### TASK TO CARRY OUT
A faithful, complete copy of the entries is the sole expected answer.

====== LISTED RECORDS ======

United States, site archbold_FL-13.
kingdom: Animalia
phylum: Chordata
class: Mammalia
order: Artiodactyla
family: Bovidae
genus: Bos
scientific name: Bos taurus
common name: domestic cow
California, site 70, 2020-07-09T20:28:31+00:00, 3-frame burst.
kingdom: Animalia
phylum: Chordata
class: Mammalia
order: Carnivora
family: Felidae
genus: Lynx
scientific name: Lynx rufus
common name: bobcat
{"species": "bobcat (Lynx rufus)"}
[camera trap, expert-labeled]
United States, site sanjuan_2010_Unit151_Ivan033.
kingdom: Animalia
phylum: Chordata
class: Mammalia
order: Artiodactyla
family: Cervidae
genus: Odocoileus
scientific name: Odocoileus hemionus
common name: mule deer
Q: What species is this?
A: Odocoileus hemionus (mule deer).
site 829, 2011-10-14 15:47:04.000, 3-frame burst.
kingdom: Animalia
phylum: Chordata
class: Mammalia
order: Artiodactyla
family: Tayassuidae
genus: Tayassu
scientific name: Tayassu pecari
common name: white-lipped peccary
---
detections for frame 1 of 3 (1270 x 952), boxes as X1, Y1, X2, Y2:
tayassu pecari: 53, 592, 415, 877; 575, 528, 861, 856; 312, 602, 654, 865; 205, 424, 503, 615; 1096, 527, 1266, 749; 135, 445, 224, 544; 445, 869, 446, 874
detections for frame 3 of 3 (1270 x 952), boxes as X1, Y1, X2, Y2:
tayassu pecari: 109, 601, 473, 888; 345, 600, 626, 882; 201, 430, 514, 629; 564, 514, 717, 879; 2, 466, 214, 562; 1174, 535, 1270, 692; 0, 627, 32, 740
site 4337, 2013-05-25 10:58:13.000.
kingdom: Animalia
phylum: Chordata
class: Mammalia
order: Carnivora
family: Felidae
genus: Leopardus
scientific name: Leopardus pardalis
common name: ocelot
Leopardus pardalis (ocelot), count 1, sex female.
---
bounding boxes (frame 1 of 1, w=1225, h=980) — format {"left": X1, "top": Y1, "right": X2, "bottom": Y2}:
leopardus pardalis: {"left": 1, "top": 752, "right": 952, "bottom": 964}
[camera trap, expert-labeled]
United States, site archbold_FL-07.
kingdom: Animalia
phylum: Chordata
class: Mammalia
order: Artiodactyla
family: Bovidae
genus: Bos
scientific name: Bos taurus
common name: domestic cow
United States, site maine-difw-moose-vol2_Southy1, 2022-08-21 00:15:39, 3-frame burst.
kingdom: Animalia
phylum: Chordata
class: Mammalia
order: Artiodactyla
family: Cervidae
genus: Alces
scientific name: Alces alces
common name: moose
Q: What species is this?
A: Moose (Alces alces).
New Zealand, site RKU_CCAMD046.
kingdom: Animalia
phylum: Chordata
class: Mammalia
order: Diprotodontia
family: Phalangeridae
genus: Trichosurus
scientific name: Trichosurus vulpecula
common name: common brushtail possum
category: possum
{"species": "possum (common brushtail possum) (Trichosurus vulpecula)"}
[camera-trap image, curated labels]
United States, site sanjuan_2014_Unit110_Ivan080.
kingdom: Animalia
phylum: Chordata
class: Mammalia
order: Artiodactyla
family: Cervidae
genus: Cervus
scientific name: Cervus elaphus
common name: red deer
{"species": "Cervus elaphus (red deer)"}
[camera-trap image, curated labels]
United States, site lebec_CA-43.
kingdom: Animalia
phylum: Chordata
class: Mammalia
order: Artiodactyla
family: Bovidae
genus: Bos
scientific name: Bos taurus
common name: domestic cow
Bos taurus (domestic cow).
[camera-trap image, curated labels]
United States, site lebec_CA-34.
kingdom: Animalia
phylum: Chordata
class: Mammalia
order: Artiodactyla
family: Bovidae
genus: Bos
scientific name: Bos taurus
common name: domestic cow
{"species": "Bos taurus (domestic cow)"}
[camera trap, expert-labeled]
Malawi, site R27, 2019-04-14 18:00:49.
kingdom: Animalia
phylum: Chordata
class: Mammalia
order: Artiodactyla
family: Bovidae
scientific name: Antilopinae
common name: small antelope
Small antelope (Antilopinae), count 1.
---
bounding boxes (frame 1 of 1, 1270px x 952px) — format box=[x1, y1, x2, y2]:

======

### REPLY TO THE TASK
United States, site archbold_FL-13.
kingdom: Animalia
phylum: Chordata
class: Mammalia
order: Artiodactyla
family: Bovidae
genus: Bos
scientific name: Bos taurus
common name: domestic cow
California, site 70, 2020-07-09T20:28:31+00:00, 3-frame burst.
kingdom: Animalia
phylum: Chordata
class: Mammalia
order: Carnivora
family: Felidae
genus: Lynx
scientific name: Lynx rufus
common name: bobcat
{"species": "bobcat (Lynx rufus)"}
[camera trap, expert-labeled]
United States, site sanjuan_2010_Unit151_Ivan033.
kingdom: Animalia
phylum: Chordata
class: Mammalia
order: Artiodactyla
family: Cervidae
genus: Odocoileus
scientific name: Odocoileus hemionus
common name: mule deer
Q: What species is this?
A: Odocoileus hemionus (mule deer).
site 829, 2011-10-14 15:47:04.000, 3-frame burst.
kingdom: Animalia
phylum: Chordata
class: Mammalia
order: Artiodactyla
family: Tayassuidae
genus: Tayassu
scientific name: Tayassu pecari
common name: white-lipped peccary
---
detections for frame 1 of 3 (1270 x 952), boxes as X1, Y1, X2, Y2:
tayassu pecari: 53, 592, 415, 877; 575, 528, 861, 856; 312, 602, 654, 865; 205, 424, 503, 615; 1096, 527, 1266, 749; 135, 445, 224, 544; 445, 869, 446, 874
detections for frame 3 of 3 (1270 x 952), boxes as X1, Y1, X2, Y2:
tayassu pecari: 109, 601, 473, 888; 345, 600, 626, 882; 201, 430, 514, 629; 564, 514, 717, 879; 2, 466, 214, 562; 1174, 535, 1270, 692; 0, 627, 32, 740
site 4337, 2013-05-25 10:58:13.000.
kingdom: Animalia
phylum: Chordata
class: Mammalia
order: Carnivora
family: Felidae
genus: Leopardus
scientific name: Leopardus pardalis
common name: ocelot
Leopardus pardalis (ocelot), count 1, sex female.
---
bounding boxes (frame 1 of 1, w=1225, h=980) — format {"left": X1, "top": Y1, "right": X2, "bottom": Y2}:
leopardus pardalis: {"left": 1, "top": 752, "right": 952, "bottom": 964}
[camera trap, expert-labeled]
United States, site archbold_FL-07.
kingdom: Animalia
phylum: Chordata
class: Mammalia
order: Artiodactyla
family: Bovidae
genus: Bos
scientific name: Bos taurus
common name: domestic cow
United States, site maine-difw-moose-vol2_Southy1, 2022-08-21 00:15:39, 3-frame burst.
kingdom: Animalia
phylum: Chordata
class: Mammalia
order: Artiodactyla
family: Cervidae
genus: Alces
scientific name: Alces alces
common name: moose
Q: What species is this?
A: Moose (Alces alces).
New Zealand, site RKU_CCAMD046.
kingdom: Animalia
phylum: Chordata
class: Mammalia
order: Diprotodontia
family: Phalangeridae
genus: Trichosurus
scientific name: Trichosurus vulpecula
common name: common brushtail possum
category: possum
{"species": "possum (common brushtail possum) (Trichosurus vulpecula)"}
[camera-trap image, curated labels]
United States, site sanjuan_2014_Unit110_Ivan080.
kingdom: Animalia
phylum: Chordata
class: Mammalia
order: Artiodactyla
family: Cervidae
genus: Cervus
scientific name: Cervus elaphus
common name: red deer
{"species": "Cervus elaphus (red deer)"}
[camera-trap image, curated labels]
United States, site lebec_CA-43.
kingdom: Animalia
phylum: Chordata
class: Mammalia
order: Artiodactyla
family: Bovidae
genus: Bos
scientific name: Bos taurus
common name: domestic cow
Bos taurus (domestic cow).
[camera-trap image, curated labels]
United States, site lebec_CA-34.
kingdom: Animalia
phylum: Chordata
class: Mammalia
order: Artiodactyla
family: Bovidae
genus: Bos
scientific name: Bos taurus
common name: domestic cow
{"species": "Bos taurus (domestic cow)"}
[camera trap, expert-labeled]
Malawi, site R27, 2019-04-14 18:00:49.
kingdom: Animalia
phylum: Chordata
class: Mammalia
order: Artiodactyla
family: Bovidae
scientific name: Antilopinae
common name: small antelope
Small antelope (Antilopinae), count 1.
---
bounding boxes (frame 1 of 1, 1270px x 952px) — format box=[x1, y1, x2, y2]:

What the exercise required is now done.